Vets in Rural Areas Have a Higher Suicide Rate than Veterans in Nonrural Areas

Randy McDonald once oversaw the manufacturing of precision-guided munitions and cluster bombs at Minot Air Force Base, sometimes working alongside some of the highest-ranking airmen. In his mid-40s, he had to make sure 10,000 items sat where they should go on sprawling shelves at Home Depot: tools, thermostats, humidifiers, duct tape — you name it. He missed the camaraderie and brotherhood that had defined the first half of his life. Now, it felt like his sole goal was unloading enough retail from semi-trucks to earn a bonus check.

He felt like a burden. He thought about ending his life and leaving behind his two daughters and wife. Leaving behind the three-bedroom stucco house where they lived in Minot, North Dakota, and its brick-lined, arched front door. He came up with a plan. He knew the date, time, place, and how he would die by suicide. But then, a slight deviation in his well-oiled journey snapped him out of his funk. “What the hell are you doing?” he thought.

He realized how close to the abyss he was teetering, and this realization set him out on a new journey. What if he could reach out to other veterans before it was too late, he wondered, even those in the far reaches of North Dakota?

He knew he was hardly the first veteran to think about suicide. Across remote areas of the country, from Pennsylvania to Montana, from Wyoming to Nevada, thousands are going through the same trepidations. They face a fragmented social fabric, a byzantine path to receiving health care and a pervasive stigma surrounding mental health.
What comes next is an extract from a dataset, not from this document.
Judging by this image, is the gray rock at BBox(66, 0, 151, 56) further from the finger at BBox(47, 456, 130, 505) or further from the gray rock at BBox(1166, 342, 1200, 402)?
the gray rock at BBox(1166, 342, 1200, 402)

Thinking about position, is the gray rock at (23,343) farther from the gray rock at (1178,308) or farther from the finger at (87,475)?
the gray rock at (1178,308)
This, combined with a shortage of community resources, crippling isolation, and a gun-friendly culture, makes rural veterans 20% more likely to die by suicide than veterans. These former servicemen die by suicide at such a high rate that they drive overall self-inflicted deaths in rural counties.

Deep in the Intermountain West, mental health researchers have developed a program that could help stem this tide of veteran suicides. It hinges on a radical paradigm shift: What if people like McDonald — not just mental health experts — were the first line of defense against suicide? What if it took a veteran to save a veteran?
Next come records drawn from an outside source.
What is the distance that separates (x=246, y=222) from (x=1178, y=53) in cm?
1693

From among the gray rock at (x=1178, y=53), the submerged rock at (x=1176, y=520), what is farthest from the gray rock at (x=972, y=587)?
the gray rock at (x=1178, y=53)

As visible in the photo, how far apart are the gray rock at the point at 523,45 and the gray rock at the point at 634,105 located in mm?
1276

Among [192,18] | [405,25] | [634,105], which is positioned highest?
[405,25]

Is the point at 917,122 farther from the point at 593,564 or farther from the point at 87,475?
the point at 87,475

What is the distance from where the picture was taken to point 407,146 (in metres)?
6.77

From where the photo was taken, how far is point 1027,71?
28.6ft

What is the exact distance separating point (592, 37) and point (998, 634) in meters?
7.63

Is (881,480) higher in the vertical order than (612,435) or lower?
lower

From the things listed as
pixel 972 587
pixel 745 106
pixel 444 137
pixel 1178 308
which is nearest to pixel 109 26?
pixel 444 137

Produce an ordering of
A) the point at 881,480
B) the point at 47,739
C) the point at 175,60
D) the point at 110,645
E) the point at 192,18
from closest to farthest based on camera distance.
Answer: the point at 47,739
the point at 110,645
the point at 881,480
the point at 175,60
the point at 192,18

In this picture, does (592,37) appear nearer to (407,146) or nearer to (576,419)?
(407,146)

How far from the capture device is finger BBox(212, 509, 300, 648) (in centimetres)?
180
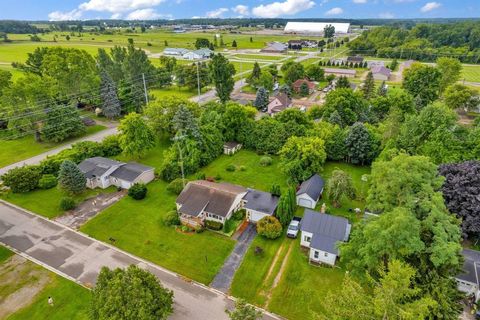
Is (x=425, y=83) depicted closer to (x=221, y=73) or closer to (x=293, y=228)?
(x=221, y=73)

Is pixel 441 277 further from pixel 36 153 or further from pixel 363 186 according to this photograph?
pixel 36 153

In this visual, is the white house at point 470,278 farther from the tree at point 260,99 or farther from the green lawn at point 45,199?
the tree at point 260,99

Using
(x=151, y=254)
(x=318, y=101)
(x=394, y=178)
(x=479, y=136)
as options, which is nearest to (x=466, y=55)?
(x=318, y=101)

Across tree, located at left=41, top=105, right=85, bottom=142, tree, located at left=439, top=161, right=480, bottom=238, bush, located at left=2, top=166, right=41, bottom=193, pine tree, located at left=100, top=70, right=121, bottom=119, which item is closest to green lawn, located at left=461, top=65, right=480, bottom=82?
tree, located at left=439, top=161, right=480, bottom=238

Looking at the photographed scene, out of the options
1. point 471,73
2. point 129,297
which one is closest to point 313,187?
point 129,297

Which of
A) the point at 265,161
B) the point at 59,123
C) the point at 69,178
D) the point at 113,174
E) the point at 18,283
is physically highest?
the point at 59,123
Twenty-two. The numerals appear in white font on black rubber band bracelets worn by veterans — the estimated number of veterans who die by suicide every day. That figure has fluctuated over the years and probably stands at around 17. But this issue has afflicted the U.S. military at least since the 19th century.

Rural veterans are 20% more likely to die by suicide than veterans

While suicide was deemed morally repugnant, many Civil War veterans traumatized by the war still took their own lives. Some of the soldiers who’d survived World War I didn’t live much longer after the conflict ended: In 1921, a former colonel in the Army’s Medical Corps testified in front of a Senate committee that 400 veterans had taken their lives in New York state just the previous year. And about 9,000 Vietnam War veterans are estimated to have died by suicide from the time of discharge through the 1980s.

The trauma associated with combat exposure has long been blamed for veteran suicide. It was once referred to as “nostalgia,” then “shell shock” during World War I, and PTSD after Vietnam.

By the time James Peake, an Army doctor who’d served in Vietnam, was appointed as the U.S. Army Surgeon General in 2000, the crisis was well documented. That’s why when the U.S. invaded Iraq, Peake made sure to send mental health experts to the front lines to “drive mental health (treatment) deeper into the units,” he says.